Chivas officials were generous with making tickets available for me to take Antonio, and his friend, Sotero, to Sunday’s game at Home Depot Center. Another friend, Lalo, would have been good to take as well, but Antonio couldn’t find him.
Once in the stadium, Antonio proudly took off the long-sleeved blue-striped shirt and put on the free red-striped T-shirt given to fans as they entered. He took the aisle seat of section 115, and as the game unfolded, he took it all in.
He respectfully refused an offer for a beer, agreeing only to a bottled water and a bag of chips during the contest. He had to get back to a job later that day — two hours as a security guard for a small discount corner market. He would not chance coming to work in any bad condition. The job was too important. He was concerned the game wouldn’t end in time and he’d be shirking his responsibilities.
After the 2-2 tie played itself out, and as we walked back to the car to leave, I felt tied as well. Tongue tied. I couldn’t find the words to express how nice it was just to have Antonio and Sotero join me for a game. We didn’t have to talk about it. I was on the receiving end of watching their enjoyment of the fall afternoon of fans just being fans.
“You know, I appreciate this,” Antonio said softly, without having to say it. “It’s much nicer to spend an afternoon here instead of on my corner.”
The last time he’d been to a stadium?
“I don’t know … maybe 1986. I went to Dodger Stadium. You remember Tommy Lasorda? Do you ever talk to him?”
I asked how he watches sports.
“Only if I’m at the park, watching the guys play,” he said, referring to some of the people in the neighborhood who play regularily at Ted Watkins Park in Watts. Games start at 7 a.m. every Saturday and Sunday and go on the dusty, grass-less fields until dark.

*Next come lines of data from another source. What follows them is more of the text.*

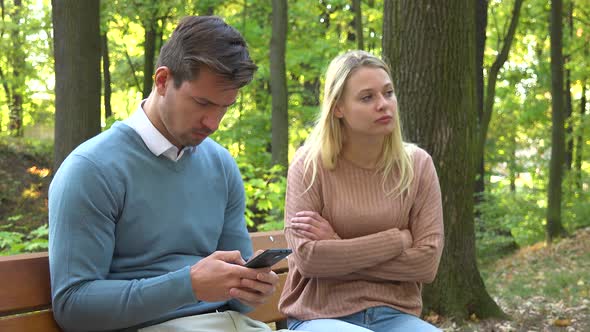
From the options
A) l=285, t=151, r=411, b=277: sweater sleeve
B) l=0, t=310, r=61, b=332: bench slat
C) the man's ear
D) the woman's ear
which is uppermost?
the man's ear

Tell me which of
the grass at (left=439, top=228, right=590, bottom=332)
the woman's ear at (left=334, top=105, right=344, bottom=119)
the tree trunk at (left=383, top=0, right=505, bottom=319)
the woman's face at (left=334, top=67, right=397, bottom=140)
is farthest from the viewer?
the grass at (left=439, top=228, right=590, bottom=332)

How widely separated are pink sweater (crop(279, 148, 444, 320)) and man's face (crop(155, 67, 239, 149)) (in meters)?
0.91

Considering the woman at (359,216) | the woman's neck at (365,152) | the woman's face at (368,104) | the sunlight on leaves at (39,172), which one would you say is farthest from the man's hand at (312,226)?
the sunlight on leaves at (39,172)

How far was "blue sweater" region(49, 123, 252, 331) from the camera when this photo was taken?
2.52 meters

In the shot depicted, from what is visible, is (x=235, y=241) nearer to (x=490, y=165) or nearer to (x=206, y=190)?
(x=206, y=190)

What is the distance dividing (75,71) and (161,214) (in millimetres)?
5185

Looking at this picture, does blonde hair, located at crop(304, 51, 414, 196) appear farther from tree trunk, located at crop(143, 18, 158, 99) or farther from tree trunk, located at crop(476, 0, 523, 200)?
tree trunk, located at crop(143, 18, 158, 99)

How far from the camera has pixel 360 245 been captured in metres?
3.41

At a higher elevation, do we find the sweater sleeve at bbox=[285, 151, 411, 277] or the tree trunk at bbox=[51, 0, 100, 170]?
the tree trunk at bbox=[51, 0, 100, 170]

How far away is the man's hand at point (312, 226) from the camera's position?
3.47 metres

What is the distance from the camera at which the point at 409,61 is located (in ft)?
19.7

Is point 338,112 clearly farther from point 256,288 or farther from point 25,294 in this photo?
point 25,294

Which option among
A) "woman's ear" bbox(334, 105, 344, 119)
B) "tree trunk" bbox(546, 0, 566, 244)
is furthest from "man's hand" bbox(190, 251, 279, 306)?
"tree trunk" bbox(546, 0, 566, 244)

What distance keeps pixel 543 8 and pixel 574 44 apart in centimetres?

Antonio has a TV set in his van, and an extension cord running out the back to a primative power source, but he’s without a converter box just to get the basic channels that used to be free over the air. If he wants to see a game on TV, he says he has to search it out a local restaurant. But then, how can he buy a couple of hours of table space if he’s not really able to afford to stay and eat?
When I dropped Antonio and Sotero off on the corner as darkness started to set in, it was difficult to pull the car away and just leave them there. I felt as if I was abandoning them. But that, they said, is where they live. Don’t worry. They’ll be fine.
If only the opportunity to allow soccer to be a nice diversion on a fall Sunday afternoon, it was worth it not to have to worry about what kind of trouble Antonio might be facing.
“You see the full moon?” Antonio said on the ride home down the 105 freeway as we headed East. “Everytime I look at it, I see a face in the moon. Do you see it?”
I told him that I did as well.
As it got later Sunday night, while trying to drift off to sleep still thinking about what a nice day of soccer we experienced, I could only hope that face in the moon was at least watching over Antonio. Even if that moon, somewhere off in the non-Chivas galaxy, really did look more like a giant soccer ball.